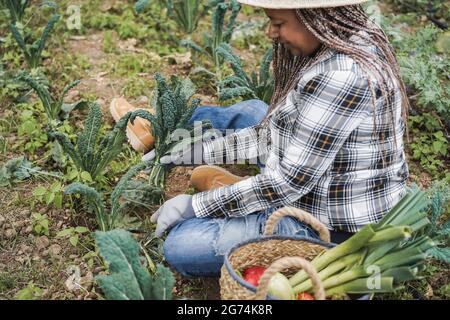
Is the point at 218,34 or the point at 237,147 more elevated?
the point at 218,34

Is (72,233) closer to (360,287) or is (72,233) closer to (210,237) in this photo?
(210,237)

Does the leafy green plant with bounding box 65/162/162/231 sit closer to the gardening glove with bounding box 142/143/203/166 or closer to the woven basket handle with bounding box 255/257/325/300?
the gardening glove with bounding box 142/143/203/166

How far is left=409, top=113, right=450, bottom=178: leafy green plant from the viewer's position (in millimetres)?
3236

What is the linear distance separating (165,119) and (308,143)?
0.86m

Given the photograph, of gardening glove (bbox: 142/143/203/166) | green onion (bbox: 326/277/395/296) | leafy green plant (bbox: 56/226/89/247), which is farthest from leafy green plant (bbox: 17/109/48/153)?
green onion (bbox: 326/277/395/296)

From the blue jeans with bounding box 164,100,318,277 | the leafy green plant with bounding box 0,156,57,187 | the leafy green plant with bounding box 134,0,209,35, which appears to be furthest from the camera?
the leafy green plant with bounding box 134,0,209,35

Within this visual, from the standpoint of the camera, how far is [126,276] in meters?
1.97

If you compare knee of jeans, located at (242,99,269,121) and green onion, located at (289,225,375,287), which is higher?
knee of jeans, located at (242,99,269,121)

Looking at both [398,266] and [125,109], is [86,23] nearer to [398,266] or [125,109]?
[125,109]

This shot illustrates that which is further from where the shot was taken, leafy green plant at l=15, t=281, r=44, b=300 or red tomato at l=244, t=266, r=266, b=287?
leafy green plant at l=15, t=281, r=44, b=300

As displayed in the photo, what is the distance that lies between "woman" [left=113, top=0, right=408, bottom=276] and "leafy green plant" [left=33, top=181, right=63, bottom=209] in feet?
1.74

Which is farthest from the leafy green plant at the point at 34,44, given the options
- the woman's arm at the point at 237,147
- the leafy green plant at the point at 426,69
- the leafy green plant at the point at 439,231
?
the leafy green plant at the point at 439,231

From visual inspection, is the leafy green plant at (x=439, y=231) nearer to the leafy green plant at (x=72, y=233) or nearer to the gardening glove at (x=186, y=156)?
the gardening glove at (x=186, y=156)

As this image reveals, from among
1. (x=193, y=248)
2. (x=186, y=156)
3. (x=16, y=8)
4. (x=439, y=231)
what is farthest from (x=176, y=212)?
(x=16, y=8)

* Problem to solve:
Copy out every item above word for word, leaving out the pictures.

* Output of the task:
Is the point at 218,34 or the point at 237,147 more elevated?
the point at 218,34

Is (72,233) closer to (360,287) or is (72,233) closer to (210,237) in this photo?
(210,237)

Does the leafy green plant with bounding box 65/162/162/231 sit closer to the gardening glove with bounding box 142/143/203/166 or closer to the woven basket handle with bounding box 255/257/325/300?
the gardening glove with bounding box 142/143/203/166

How far is left=409, top=113, right=450, bottom=178: leafy green plant from the viewer's position (in millimetres)?
3236

What is the linear distance separating (165,119) and (308,143)?
0.86m

Given the photograph, of gardening glove (bbox: 142/143/203/166) | green onion (bbox: 326/277/395/296) | leafy green plant (bbox: 56/226/89/247), which is farthest from leafy green plant (bbox: 17/109/48/153)?
green onion (bbox: 326/277/395/296)

From the blue jeans with bounding box 164,100,318,277 | the leafy green plant with bounding box 0,156,57,187 | the leafy green plant with bounding box 134,0,209,35, which appears to be furthest from the camera?
the leafy green plant with bounding box 134,0,209,35

Within this visual, from the standpoint of the camera, how far is [126,276] in meters?
1.97

If you compare knee of jeans, located at (242,99,269,121) and green onion, located at (289,225,375,287), which is higher?
knee of jeans, located at (242,99,269,121)

Looking at both [398,266] and [125,109], is [86,23] nearer to [398,266] or [125,109]?
[125,109]

This shot illustrates that which is further from where the shot was taken, leafy green plant at l=15, t=281, r=44, b=300 or red tomato at l=244, t=266, r=266, b=287?
leafy green plant at l=15, t=281, r=44, b=300

As displayed in the photo, what is the distance that lies between "woman" [left=113, top=0, right=408, bottom=276] and "leafy green plant" [left=33, top=181, right=63, bottom=209] in feet?
1.74

Which is farthest from the leafy green plant at the point at 34,44, given the options
- the woman's arm at the point at 237,147
- the leafy green plant at the point at 426,69
- the leafy green plant at the point at 439,231
?
the leafy green plant at the point at 439,231

From visual inspection, is the leafy green plant at (x=439, y=231) nearer to the leafy green plant at (x=72, y=233) or nearer to the gardening glove at (x=186, y=156)?
the gardening glove at (x=186, y=156)

As this image reveals, from among
1. (x=193, y=248)
2. (x=186, y=156)
3. (x=16, y=8)
4. (x=439, y=231)
what is farthest from (x=176, y=212)?
(x=16, y=8)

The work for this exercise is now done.